Precedenti ricerche di Lieberman hanno dimostrato che quando le persone non sono d'accordo faccia a faccia, ad esempio su una questione politica, l'attività nelle loro cortecce gestalt è meno simile di quella delle persone che sono d'accordo tra loro. (Questa conclusione è stata supportata da uno studio del 2018 sulla rivista
La corteccia gestaltica si trova dietro l'orecchio e si trova tra le parti del cervello responsabili dell'elaborazione della vista, del suono e del tatto; quelle parti sono collegate da una struttura chiamata giunzione temporoparietale, che fa parte della corteccia gestaltica.

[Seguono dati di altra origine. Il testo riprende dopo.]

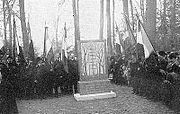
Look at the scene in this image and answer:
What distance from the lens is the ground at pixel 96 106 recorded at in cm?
880

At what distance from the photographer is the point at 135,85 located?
11492 mm

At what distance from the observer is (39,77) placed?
458 inches

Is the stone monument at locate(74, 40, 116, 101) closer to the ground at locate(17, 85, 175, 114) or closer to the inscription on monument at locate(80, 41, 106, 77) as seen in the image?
the inscription on monument at locate(80, 41, 106, 77)

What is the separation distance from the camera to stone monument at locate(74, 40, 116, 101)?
1123 cm

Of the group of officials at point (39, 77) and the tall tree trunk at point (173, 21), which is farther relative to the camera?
the tall tree trunk at point (173, 21)

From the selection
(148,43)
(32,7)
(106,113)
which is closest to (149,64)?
(148,43)

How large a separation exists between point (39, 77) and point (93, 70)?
2.12 meters

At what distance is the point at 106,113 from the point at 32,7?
31887mm

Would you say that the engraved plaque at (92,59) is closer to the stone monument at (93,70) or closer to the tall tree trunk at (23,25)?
the stone monument at (93,70)

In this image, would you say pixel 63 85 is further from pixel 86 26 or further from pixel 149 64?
pixel 86 26

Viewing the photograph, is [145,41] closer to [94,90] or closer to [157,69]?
[157,69]

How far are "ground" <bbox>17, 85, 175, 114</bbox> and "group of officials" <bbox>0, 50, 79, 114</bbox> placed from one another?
50cm

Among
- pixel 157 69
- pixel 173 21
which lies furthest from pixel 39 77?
pixel 173 21

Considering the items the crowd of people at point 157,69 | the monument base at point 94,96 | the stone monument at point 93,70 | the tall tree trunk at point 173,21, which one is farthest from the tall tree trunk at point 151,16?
the monument base at point 94,96
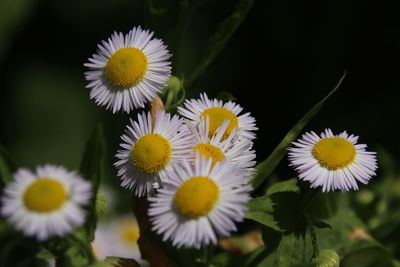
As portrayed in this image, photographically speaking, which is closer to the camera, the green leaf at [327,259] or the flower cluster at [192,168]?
the flower cluster at [192,168]

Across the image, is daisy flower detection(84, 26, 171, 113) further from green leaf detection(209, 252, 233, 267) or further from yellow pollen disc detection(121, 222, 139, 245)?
yellow pollen disc detection(121, 222, 139, 245)

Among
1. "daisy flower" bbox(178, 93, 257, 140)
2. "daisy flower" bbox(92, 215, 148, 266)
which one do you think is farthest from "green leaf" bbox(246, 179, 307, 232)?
"daisy flower" bbox(92, 215, 148, 266)

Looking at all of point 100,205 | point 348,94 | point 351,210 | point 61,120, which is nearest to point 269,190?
point 100,205

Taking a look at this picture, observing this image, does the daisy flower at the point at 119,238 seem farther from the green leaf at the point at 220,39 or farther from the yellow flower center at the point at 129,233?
the green leaf at the point at 220,39

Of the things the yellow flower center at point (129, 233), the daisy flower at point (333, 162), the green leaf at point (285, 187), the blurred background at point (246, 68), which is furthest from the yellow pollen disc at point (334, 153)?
the yellow flower center at point (129, 233)

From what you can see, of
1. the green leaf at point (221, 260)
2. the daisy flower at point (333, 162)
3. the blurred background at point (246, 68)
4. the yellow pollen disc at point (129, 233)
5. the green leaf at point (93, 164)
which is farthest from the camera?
the blurred background at point (246, 68)

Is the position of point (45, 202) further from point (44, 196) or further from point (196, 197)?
point (196, 197)

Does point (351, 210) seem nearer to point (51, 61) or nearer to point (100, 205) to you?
point (100, 205)
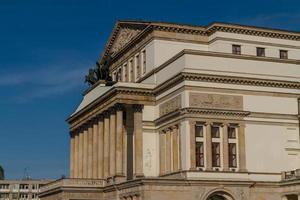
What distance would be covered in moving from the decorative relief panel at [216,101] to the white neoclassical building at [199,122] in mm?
95

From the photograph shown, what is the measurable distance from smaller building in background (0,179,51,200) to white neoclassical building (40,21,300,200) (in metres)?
101

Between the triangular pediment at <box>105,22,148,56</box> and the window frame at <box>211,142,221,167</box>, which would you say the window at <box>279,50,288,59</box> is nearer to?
the triangular pediment at <box>105,22,148,56</box>

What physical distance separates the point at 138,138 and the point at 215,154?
26.7 feet

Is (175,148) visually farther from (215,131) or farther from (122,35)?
(122,35)

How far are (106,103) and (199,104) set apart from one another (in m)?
12.2

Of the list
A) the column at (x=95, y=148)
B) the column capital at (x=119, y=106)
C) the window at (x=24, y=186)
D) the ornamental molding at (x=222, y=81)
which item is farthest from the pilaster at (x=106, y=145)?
the window at (x=24, y=186)

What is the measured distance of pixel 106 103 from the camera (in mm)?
63969

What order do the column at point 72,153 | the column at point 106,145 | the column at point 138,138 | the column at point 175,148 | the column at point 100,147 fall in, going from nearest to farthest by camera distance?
1. the column at point 175,148
2. the column at point 138,138
3. the column at point 106,145
4. the column at point 100,147
5. the column at point 72,153

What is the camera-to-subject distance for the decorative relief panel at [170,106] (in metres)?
56.5

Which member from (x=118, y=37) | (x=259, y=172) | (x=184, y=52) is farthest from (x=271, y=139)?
A: (x=118, y=37)

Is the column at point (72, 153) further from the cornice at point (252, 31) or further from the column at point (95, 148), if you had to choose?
the cornice at point (252, 31)

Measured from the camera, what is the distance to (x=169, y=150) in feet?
193

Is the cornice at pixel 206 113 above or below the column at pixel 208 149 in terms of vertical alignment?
above

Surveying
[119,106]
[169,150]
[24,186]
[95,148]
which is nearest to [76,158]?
[95,148]
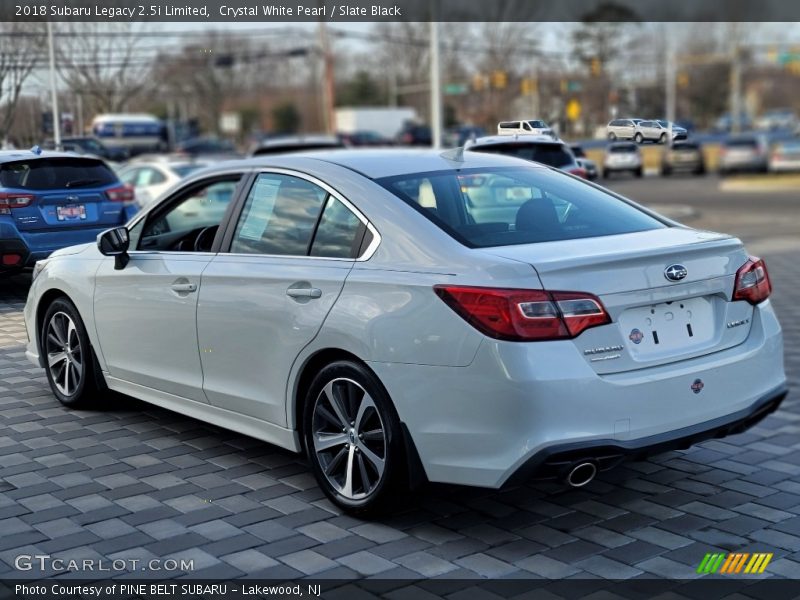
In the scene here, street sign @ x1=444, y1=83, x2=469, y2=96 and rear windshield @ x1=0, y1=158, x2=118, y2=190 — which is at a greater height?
street sign @ x1=444, y1=83, x2=469, y2=96

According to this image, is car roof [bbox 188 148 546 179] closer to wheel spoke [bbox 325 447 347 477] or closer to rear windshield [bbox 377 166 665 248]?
rear windshield [bbox 377 166 665 248]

Nel nuovo studio, Lieberman propone che la giunzione temporoparietale sia centrale per l'esperienza cosciente e che aiuti a organizzare e integrare le caratteristiche psicologiche delle situazioni che le persone vedono in modo che possano dar loro un senso senza sforzo.

La corteccia gestaltica non è l'unica area del cervello che consente alle persone di elaborare e interpretare rapidamente ciò che vedono, ha affermato, ma è particolarmente importante.

Usare le registrazioni neurochirurgiche per comprendere il "cervello sociale"

In uno studio separato, pubblicato ad aprile sulla rivista Nature Communications, Lieberman e colleghi hanno parlato di come, dati i nostri mondi sociali complessi, siamo in grado di socializzare con relativa facilità.

Utilizzando le prime registrazioni neurochirurgiche su larga scala del "cervello sociale", Lieberman, lo studente laureato in psicologia dell'UCLA Kevin Tan e colleghi della Stanford University hanno dimostrato che gli esseri umani hanno un percorso neurale specializzato per il pensiero sociale.



Lieberman, autore del libro bestseller "Social: Why Our Brains Are Wired to Connect", ha affermato che gli esseri umani sono di natura sociale e hanno un'eccezionale capacità di valutare gli stati mentali degli altri. Tale capacità richiede al cervello di elaborare un gran numero di inferenze da una vasta gamma di segnali idiosincratici. Allora perché questo processo spesso sembra così semplice rispetto a compiti semplici come l'aritmetica di base?

Risposte chiare sono state elusive per coloro che studiano le neuroscienze sociali. Un colpevole potrebbe essere la dipendenza degli scienziati dalla risonanza magnetica funzionale, che è efficace nella scansione dove si verifica l'attività cerebrale, ma meno efficace nel catturare i tempi di tale attività.

I ricercatori hanno utilizzato una tecnica chiamata elettrocorticografia per registrare l'attività cerebrale su scale millisecondi e millimetriche utilizzando migliaia di elettrodi neurochirurgici. Hanno scoperto che un percorso neurocognitivo che si estende dalla parte posteriore alla parte anteriore del cervello è particolarmente attivo nelle aree più vicine alla parte anteriore quando le persone pensano agli stati mentali degli altri.

I loro risultati suggeriscono che la giunzione temporoparietale può creare una comprensione rapida e senza sforzo degli stati mentali di altre persone e che un'altra regione, la corteccia prefrontale dorsomediale, può essere più coinvolta nel pensare le cose in modo più lento e attento.


Riferimenti: “Seeing Minds, Materia, and Significato: Il modello CEEing di pre-riflessiva construal soggettivo” di Matthew D. Lieberman, luglio 2022, Recensione psicologica.
DOI: 10.1037/rev0000362

"Risposte neurali simili predicono l'amicizia" di Carolyn Parkinson, Adam M. Kleinbaum e Thalia Wheatley, 30 gennaio 2018, Nature Communications.
DOI: 10.1038/s41467-017-02722-7

"Evidenza elettrocorticografica di una sequenza neurocognitiva comune per la mentalizzazione di sé e degli altri" di Kevin M. Tan, Amy L. Daitch, Pedro Pinheiro-Chagas, Kieran CR Fox, Josef Parvizi e Matthew D. Lieberman, 8 aprile 2022, Nature Communications.